罪と罰(市橋達也「逮捕されるまで」感想)

市橋達也「逮捕されるまで」読了。すごく面白かった。

読んだ人が「この主人公は自分だ」と思う人とそうでない人に分かれる、というのは太宰治人間失格」だっただろうか。
私はこの本の主人公は自分だと思いながら読んだ。主人公というか実在する人なのだけど。

自分が行った行為を受け止めることができず、現実から逃避するときばかり行動的。最後には変に楽観的な行動で捕まった。

主人公は、逃亡しながら本を読んでいた。ああ、私が警察から逃げることになってもきっと本を読むんだろうなと思って、妙に自分を重ねて読んでしまった。

山のなかで、寒さと空腹のなか幻覚を見ていた。動くネオンの看板。マッチ売りの少女は本当にあった話なのだ。少女は幻覚を見ていたのだ。

主人公は「罪と罰」も読んで買っていた。「罪を犯したのに、こんな風に救われていいのか」というのが主人公の感想だった。あなたはそんな風には救われない、と私は思った。
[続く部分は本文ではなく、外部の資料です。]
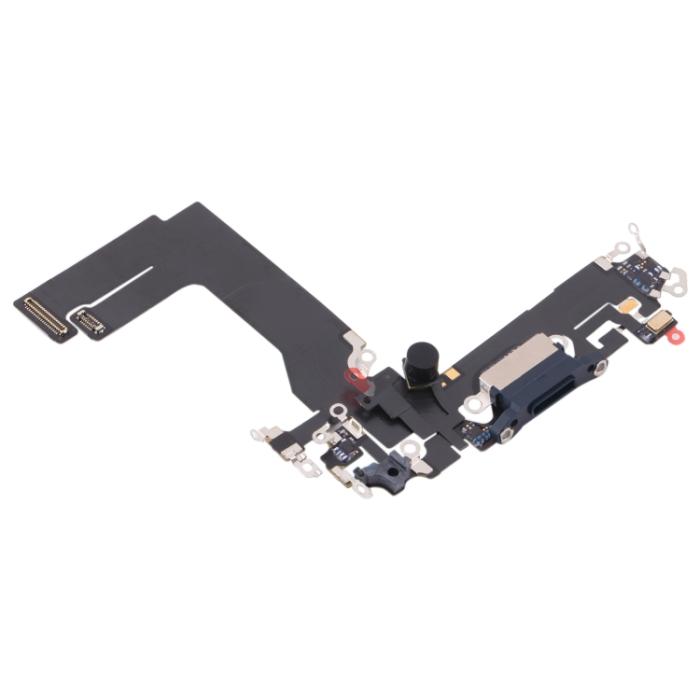 UTGATT1 - iPhone 13 Mini Laddkontakt med Flex - Svart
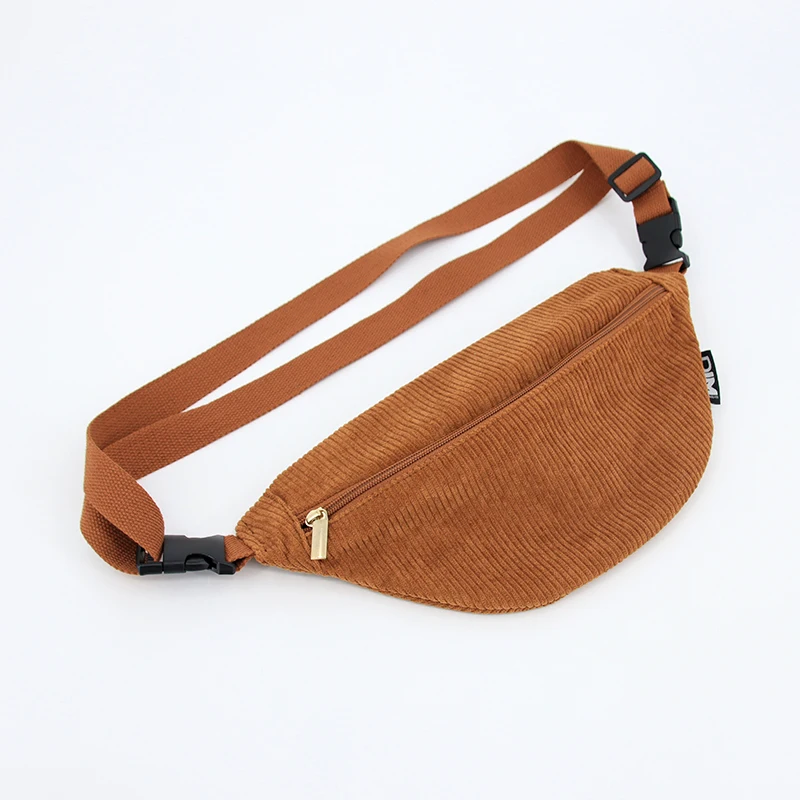 Hot Custom 2024 Corduroy For Outdoor Sport Chest Bag Large Capacity Crossbody Bag Women Men Cross body Bag Fanny Pack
懸賞金をかけることの意味がよくわかっていなかったんだけど、この本を読んでわかった。逃亡者は西成にいる。そこにいる日雇労働の人たちは、懸賞金100万円のためならこぞって情報を提供するんだろう。

主人公は昔読んだ本に「お遍路を何周もすると死んだ人が生き返る」と書いてあったのを思いだし、四国へ渡ってお遍路を始めた。「そうすればリンゼイさんが生き返ると思った」と書かれていたけど、きっと本気では信じてなくて、ただなにもしないのがいたたまれなくて贖罪っぽいことをしてみたのではないかな。結局彼は一周もしないままお遍路を中断した。「ああ、贖罪っぽいことに飽きたのかな」と思って辛くなった。

主人公が時折口にするリンゼイさんへのお詫びの気持ち、あまりにも腹がたつし、そんなに軽く口にするのか、と思う。そう思う一方、彼は自分のこと第一で考えているから、その気持ちもわかるな、と主人公の行動を理解できる自分もこわい。